An engraved banner, now on a paper mockup, states:
The Almighty said the ten commandments in one sentence in order to teach us that the ten commandments are one organic unit and cannot be separated into parts. The first tablet contains the preaches of the faith; the second one the preaches of the ethics. The ethics can (sic) exist without the faith, but in the same way, no Jewry exists without morals.
Behind the neologue cemetery, there is a memorial to the 2200+ Jews that were murdered here by the Hungarian fascists (Arrow Cross) as the Russians were at the city's edge.
There is a name of each leaf of this willow tree sculpture:
And a memorial to Raoul Wallenburg:
There is a museum with Judaica, including a few elaborate bris knives.
Part of the neighborhood has become popular with the younger, hipper set.
We ate lunch at a "ruin pub." Consumed the meat and vegetarian starters and 2 small glasses of wine -- Weniger kekfrankos 2011 and Heimann kadarka 2012. The list was extensive and cost was less than $3 each glass. The wines here are a surprise on the plus side.
***
Monday, October 13. Last day here.
We walked down a few blocks of Andressy Ut,, a UNESCO world heritage site. There are now over 1000 of these designations. The currency has become quite inflated.
Anyway, one is supposed to admire the Hungarian secession movement architecture of the late 19th and early 20th centuries.
These structures are often embellished (?) with statues like this one:
After coffee, we toured St. Stephan basilica.
After it went up around 1852, the interior dome fell. Then it was severely damaged in WWII. Today it is in pristine condition.
Here's the interior dome:
Elevators allowed us to view the dome structure
and the city
Besides the basic Byzantine format, there are many hints of eastern influence.

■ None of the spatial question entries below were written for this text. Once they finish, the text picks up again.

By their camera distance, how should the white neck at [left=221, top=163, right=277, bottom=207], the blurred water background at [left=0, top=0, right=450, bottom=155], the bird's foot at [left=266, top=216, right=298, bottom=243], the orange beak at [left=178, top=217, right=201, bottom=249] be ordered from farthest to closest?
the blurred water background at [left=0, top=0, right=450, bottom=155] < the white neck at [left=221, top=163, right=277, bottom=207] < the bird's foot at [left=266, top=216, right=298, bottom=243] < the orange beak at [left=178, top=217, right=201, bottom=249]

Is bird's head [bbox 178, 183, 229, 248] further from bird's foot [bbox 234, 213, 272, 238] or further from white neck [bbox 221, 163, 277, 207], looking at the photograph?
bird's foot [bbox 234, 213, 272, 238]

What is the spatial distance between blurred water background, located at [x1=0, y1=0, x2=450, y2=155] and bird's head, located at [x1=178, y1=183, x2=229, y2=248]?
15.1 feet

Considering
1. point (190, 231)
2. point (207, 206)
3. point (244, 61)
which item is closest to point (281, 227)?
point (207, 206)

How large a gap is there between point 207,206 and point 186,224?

This Saint Stephen is the canonized first king of Hungary, ruled 1000-1038. His right hand is in this reliquary:
His statute is behind the main altar:
For lunch, Bruce had Hungarian fish soup, a "must" according to our Baedeker. Too greasy with a lot of paprika. Leslie had a chicken strudel.
We snacked in the room in lieu of dinner and packed for tomorrow's early flight.
Tuesday, October 14
We fly to the states. Our travel blog is ended.